9 thoughts on “Restrição à aplicação do foro privilegiado enfim já tem maioria no Supremo

  1. Exatamente !

    Essa data tardia me preocupa.

    Até porque se for aprovada a lei de abuso de autoridade, esse julgamento não terá a serventia desejada ao povo.

  2. A lava a jato precisa chegar ao judiciário. Mesmo antes do aparelhamento dos tribunais superiores já se ouvia falar em venda de sentenças, abuso de autoridade, omissão, negligência, julgamento tendencioso em processos contra empresas condenadas a pagar indenizações milionárias, abuso na decretação de segredo de justiça, recebimento de vantagens indevidas dentre tantos outros crimes. O Brasil PRECISA ser passado a limpo!

  3. Eis a Realidade Brasileira, fria e crua , explicitada na “NOTA DA REDAÇÃO DO BLOG”.
    O Brasil não e regido pelo espirito de UM povo sustentado por UMA lei.
    Trata-se de vários países, varias castas de povos, regidos por varias leis….
    Esse o verdadeiro espirito da coisa…
    Seu nome, sua família, sua idade, sua conta no banco… Brazil, Brasil, Brasilda, etc…

    Nunca dará certo enquanto continuar assim…

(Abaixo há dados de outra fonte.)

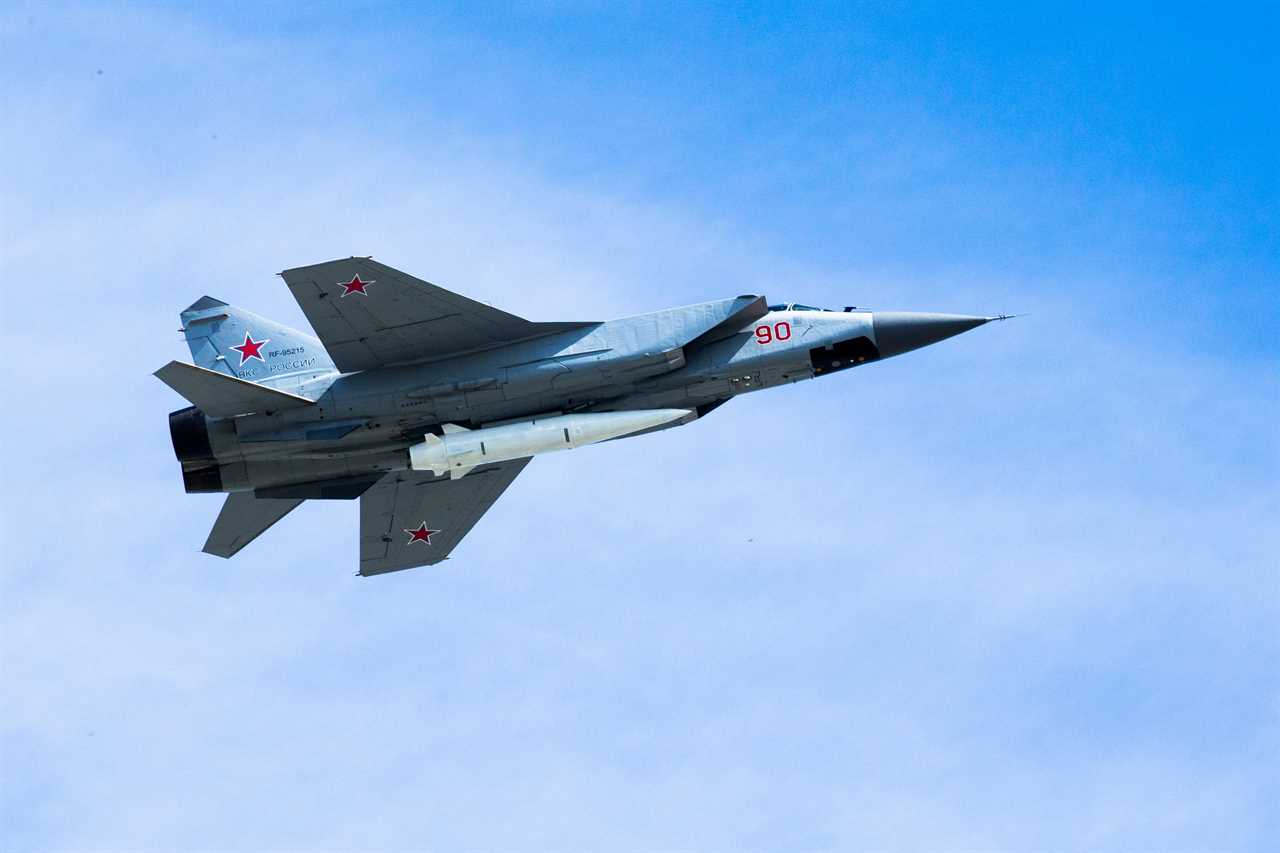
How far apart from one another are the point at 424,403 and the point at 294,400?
2.55m

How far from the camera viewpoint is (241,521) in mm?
40375

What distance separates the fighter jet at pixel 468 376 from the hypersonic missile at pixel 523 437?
0.09ft

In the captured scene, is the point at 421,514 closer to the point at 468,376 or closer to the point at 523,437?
the point at 468,376

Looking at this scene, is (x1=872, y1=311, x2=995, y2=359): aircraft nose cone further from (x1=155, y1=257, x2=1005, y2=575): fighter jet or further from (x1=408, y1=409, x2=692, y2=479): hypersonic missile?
(x1=408, y1=409, x2=692, y2=479): hypersonic missile

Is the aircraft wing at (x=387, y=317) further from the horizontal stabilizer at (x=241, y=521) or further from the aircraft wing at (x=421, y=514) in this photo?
the aircraft wing at (x=421, y=514)

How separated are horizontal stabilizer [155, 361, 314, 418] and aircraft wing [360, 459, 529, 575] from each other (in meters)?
4.94

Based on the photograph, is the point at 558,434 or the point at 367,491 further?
the point at 367,491

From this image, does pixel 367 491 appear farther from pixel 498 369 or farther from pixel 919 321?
pixel 919 321

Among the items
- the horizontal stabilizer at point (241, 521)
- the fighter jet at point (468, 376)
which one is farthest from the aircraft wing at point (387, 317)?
the horizontal stabilizer at point (241, 521)

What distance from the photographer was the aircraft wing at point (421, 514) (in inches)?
1640

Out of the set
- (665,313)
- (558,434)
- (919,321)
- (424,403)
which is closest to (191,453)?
(424,403)

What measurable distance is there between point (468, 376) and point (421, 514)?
595cm

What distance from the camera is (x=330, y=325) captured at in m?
36.6

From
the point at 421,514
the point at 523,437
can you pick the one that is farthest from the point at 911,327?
the point at 421,514
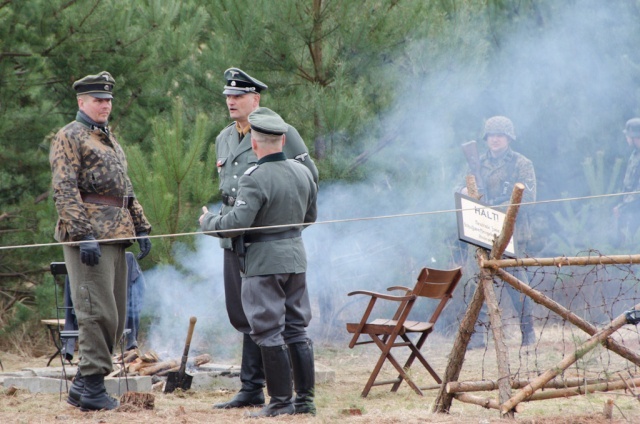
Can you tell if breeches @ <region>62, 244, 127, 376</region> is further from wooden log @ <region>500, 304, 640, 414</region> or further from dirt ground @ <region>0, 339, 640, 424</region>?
wooden log @ <region>500, 304, 640, 414</region>

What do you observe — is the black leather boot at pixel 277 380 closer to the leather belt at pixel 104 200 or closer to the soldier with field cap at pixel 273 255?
the soldier with field cap at pixel 273 255

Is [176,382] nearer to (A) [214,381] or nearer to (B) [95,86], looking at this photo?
(A) [214,381]

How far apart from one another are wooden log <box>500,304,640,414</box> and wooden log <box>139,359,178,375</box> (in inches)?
129

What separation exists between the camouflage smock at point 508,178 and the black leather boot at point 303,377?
449cm

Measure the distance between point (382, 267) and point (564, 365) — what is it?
6.14m

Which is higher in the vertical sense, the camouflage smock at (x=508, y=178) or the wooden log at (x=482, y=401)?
the camouflage smock at (x=508, y=178)

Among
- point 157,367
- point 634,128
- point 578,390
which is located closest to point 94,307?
point 157,367

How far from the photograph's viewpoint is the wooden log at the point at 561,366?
484cm

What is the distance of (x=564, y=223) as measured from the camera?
36.0ft

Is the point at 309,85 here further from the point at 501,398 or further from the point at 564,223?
the point at 501,398

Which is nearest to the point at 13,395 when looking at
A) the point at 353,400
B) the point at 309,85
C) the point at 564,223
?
the point at 353,400

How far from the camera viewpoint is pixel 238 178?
5879 millimetres

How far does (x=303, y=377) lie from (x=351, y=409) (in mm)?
440

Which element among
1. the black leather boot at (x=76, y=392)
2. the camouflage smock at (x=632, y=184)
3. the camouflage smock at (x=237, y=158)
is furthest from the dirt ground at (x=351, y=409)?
the camouflage smock at (x=632, y=184)
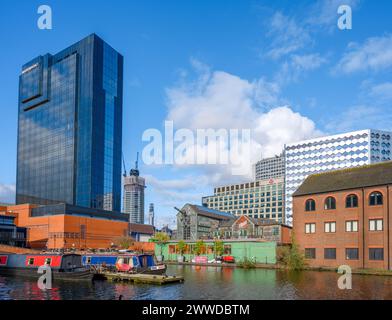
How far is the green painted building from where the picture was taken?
75.4m

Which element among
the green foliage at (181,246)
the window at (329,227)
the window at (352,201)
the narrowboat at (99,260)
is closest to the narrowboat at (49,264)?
the narrowboat at (99,260)

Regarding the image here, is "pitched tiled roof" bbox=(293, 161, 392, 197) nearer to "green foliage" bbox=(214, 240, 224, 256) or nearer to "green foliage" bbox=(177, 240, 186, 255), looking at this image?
"green foliage" bbox=(214, 240, 224, 256)

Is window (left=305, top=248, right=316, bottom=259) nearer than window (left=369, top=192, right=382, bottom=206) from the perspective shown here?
No

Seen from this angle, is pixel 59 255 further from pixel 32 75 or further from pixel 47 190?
pixel 32 75

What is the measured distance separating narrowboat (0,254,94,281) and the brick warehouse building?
3515 centimetres

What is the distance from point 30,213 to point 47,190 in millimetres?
36651

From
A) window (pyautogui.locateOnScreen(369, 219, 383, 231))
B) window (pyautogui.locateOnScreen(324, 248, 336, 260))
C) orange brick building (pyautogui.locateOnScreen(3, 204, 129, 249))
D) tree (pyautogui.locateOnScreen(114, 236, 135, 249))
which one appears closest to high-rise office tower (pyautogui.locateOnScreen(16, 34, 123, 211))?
orange brick building (pyautogui.locateOnScreen(3, 204, 129, 249))

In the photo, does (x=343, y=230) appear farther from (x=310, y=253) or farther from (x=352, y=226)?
(x=310, y=253)

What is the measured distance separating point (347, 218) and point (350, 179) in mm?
6221

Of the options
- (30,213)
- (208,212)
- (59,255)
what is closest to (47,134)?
(30,213)

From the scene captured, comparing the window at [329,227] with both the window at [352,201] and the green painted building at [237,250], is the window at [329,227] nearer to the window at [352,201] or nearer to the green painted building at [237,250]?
the window at [352,201]

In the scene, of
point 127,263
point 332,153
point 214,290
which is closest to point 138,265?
point 127,263

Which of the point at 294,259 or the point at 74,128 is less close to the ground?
the point at 74,128

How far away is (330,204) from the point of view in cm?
6469
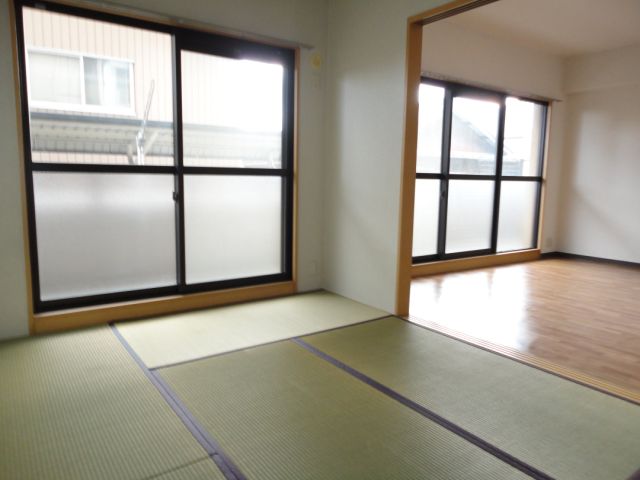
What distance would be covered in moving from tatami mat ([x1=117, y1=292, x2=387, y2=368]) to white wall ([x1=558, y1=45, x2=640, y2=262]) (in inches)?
180

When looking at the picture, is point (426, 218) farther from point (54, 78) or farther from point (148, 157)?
point (54, 78)

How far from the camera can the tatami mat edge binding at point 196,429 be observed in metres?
1.78

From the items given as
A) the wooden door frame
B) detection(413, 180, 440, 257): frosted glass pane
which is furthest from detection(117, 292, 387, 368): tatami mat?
detection(413, 180, 440, 257): frosted glass pane

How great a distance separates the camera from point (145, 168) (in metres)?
3.55

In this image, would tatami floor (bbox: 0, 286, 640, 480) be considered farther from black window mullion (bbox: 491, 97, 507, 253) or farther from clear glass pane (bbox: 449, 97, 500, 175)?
black window mullion (bbox: 491, 97, 507, 253)

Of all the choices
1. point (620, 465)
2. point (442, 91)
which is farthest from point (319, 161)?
point (620, 465)

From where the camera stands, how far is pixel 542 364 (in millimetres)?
2840

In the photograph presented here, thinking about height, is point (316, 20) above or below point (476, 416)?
above

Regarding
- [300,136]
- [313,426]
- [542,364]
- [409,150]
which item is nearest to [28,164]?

  4. Caro Newton, assino a NR, e destaco a frase final, realmente, o poder do judiciário, faz que os Juízes, com diversas nomenclaturas, desembargadores e ministros, se considerem “Deus”, imunes, pois, sua canetas, são metralahoroas, a desonrar a Srº Justiça, estuprando-a e vilipendiando, matando a Esperança, dos 3Ps, Pobre, Preto e Puta, e conivente com os criminosos de alto coturno, que rpoubam milhões e bilhões do “Cofre Publico”, abastecido com suor e lágrimas do Cidadão Trabalhador, ao ser escorchado em impostos, que alcança a entrega de 06 salários anuais, miseráveis, para serem roubados. Infelizmente o STF, a muito, passou a ser stf, com sinistros, dando péssimo exemplo aos outros tribunais chamados superiores.
    Em razão de não termos “Justiça”, o Brasil, virou “Republiqueta Democradura”.
    Há uma Justiça, que faz Justiça, a Divina, cujo Tribunal, a Consciência, nos julga pelas nossas “Obras”, Boas, Luz e Paz, má, Ranger de dentes, que acontecerá, quando a porta do túmulo se abrir, destino final do corpo material, de nossas Almas imortais, pois, a vida da alma continua, para um dia, através da reencarnação sucessivas, (conversa de Jesus, com Nicodemos), alcançar o Mundo Espiritual da Luz, seu destino final, quando “Amar a Deus sobre todas as coisas, e ao Próximo como a si mesmo, Leis Cósmicas.
    A Dourina Cristã, infelizmente, deturpada pelos falsos profetas das seitas religiosas, colocaram a vida material efemera, acima da Vida Espiritual Eterna, através do séculos, e hoje colhemos o fruto amargo da Dor, JESUS, nos deu o Código da vida, seu Evangelho, que apresenta um DEUS de Amor, com uma Justiça Misericórdiosa, para nossas almas, com as Leis: A cada um segundo suas obras e Pagarás até o último ceitil, que acontece com a reencarnação, e não um inferno ou céu inexistente, o Tribunal está em nós: a Consciência, que julga nosso Livre arbítrio, de nossas Obras.
    Que Deus Pai se apiede de nossa humanidade, que renegou, sua Luz, trazida por Jesus, o Cristo. Meditar é preciso, “O Caminho da Luz e Redenção de nossas Almas”, está informado, a 2 mil anos por Jesus.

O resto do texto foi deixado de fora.